Generally, there hasn’t been nearly as much analytic capability in as many applications as there is today, especially in mobile devices. One research house reported recently that, on average, smartphones contain seven to eight apps that use some sort of analytics. Examples might be apps involving traffic or finding rides, dates, restaurants, parking places and the like.
There’s been a lot of buzz for a long time about predictive analytics–software, for example, that will accurately predict a company’s spikes (or nadirs) in sales, so that the shelves can be filled with the right products at the right time to optimize sales and buying patterns.
Another, more recent trend involves predicting which types of customers are the best prospects for a company. Sales teams are now using data, from both internal and external sources, to help determine the most promising prospects, so they can save time, travel and effort.
Predictive Scoring Determines Best Potential Customers
That’s where Palo Alto, Calif.-based startup Infer comes in; it provides something called predictive scoring for sales organizations to add to their Salesforce and/or other tools. There’s little sense in spending marketing dollars and sales time on customers who have no interest in what you have to sell, so they need to be weeded out in advance.
Infer, available as a cloud service or as an onsite app, works by ingesting streams of corporate sales data from various CRMs (Salesforce.com, Marketo and Google Analytics, for example) and other sales and marketing databases. It then combines that key internal data with various other information available on the Web, such as company financials, corporate job listings, legal filings, and social media records of potential customers.
It all gets added up and analyzed to offer indications as to whether a potential customer really intends to buy whatever product or service an Infer client is selling.
With all this as background, Infer announced Dec. 11 that has raised $25 million in Series B funding from Redpoint Ventures.

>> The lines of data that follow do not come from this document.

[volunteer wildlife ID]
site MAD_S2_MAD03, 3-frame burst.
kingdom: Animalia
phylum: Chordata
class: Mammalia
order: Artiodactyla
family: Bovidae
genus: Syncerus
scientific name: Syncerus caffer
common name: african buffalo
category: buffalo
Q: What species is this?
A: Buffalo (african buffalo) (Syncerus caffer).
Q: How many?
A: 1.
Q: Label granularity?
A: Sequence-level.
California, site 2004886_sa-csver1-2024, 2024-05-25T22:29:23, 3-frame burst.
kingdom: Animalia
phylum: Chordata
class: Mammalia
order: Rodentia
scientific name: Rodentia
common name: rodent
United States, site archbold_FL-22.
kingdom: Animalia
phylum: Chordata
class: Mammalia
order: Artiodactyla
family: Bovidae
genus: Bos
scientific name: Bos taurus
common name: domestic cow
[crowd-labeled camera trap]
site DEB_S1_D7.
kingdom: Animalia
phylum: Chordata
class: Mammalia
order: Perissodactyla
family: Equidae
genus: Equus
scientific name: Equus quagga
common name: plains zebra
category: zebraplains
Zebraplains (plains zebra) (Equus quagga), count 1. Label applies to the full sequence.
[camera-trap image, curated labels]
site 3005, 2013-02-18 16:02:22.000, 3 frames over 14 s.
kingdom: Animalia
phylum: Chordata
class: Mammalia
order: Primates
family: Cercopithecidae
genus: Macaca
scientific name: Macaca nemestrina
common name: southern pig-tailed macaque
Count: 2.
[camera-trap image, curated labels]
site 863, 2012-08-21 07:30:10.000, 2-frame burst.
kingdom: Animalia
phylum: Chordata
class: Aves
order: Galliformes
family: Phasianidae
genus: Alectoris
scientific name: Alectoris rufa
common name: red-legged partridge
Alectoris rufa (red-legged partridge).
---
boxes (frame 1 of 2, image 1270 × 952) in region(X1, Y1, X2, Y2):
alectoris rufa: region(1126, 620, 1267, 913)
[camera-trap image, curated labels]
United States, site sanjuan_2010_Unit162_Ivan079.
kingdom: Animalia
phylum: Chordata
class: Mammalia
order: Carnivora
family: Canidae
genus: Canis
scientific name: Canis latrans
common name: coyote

Previous investors included Redpoint, Andreessen Horowitz, Social+Capital Partnership, Sutter Hill Ventures and individual angels, including Pejman Nozad. To date, the company has raised about $50 million.
“In the last 18 months (since Infer obtained a Series A funding round of $10 million), the market has grown faster than we anticipated,” CEO and co-founder Vik Singh told eWEEK. “We’ve been doubling our bookings and customer base quarter for quarter since then. During the same period of time, our sales cycles have been cut in half, and we’ve been able to keep the same deal sizes. So, to us, it shows that there’s a lot of market acceptance for what we’re doing.”
Once a ‘Science Fiction-Based’ Concept
When Singh and his partners started up Infer in 2010, they researched who was using predictive analytics, and “almost every company we talked to wasn’t doing that. It was more of a ‘science-fiction’ concept,” Singh said. “It was up to us to prove that predictive can drive tremendous value for your business.”
Singh and co-founders Chung Wu and Yang Zhang started Infer after working in engineering and research positions at companies that included Google, Microsoft and Yahoo. It took them a year and a half to build their software-as-a-service platform, and now it is paying dividends.
Infer has signed up a number of high-profile Bay Area technology companies as customers, including Box, Cloudera, New Relic, AdRoll, Nitro, Optimizely, SurveyMonkey, Tableau, Xactly, Zendesk and Zenefits.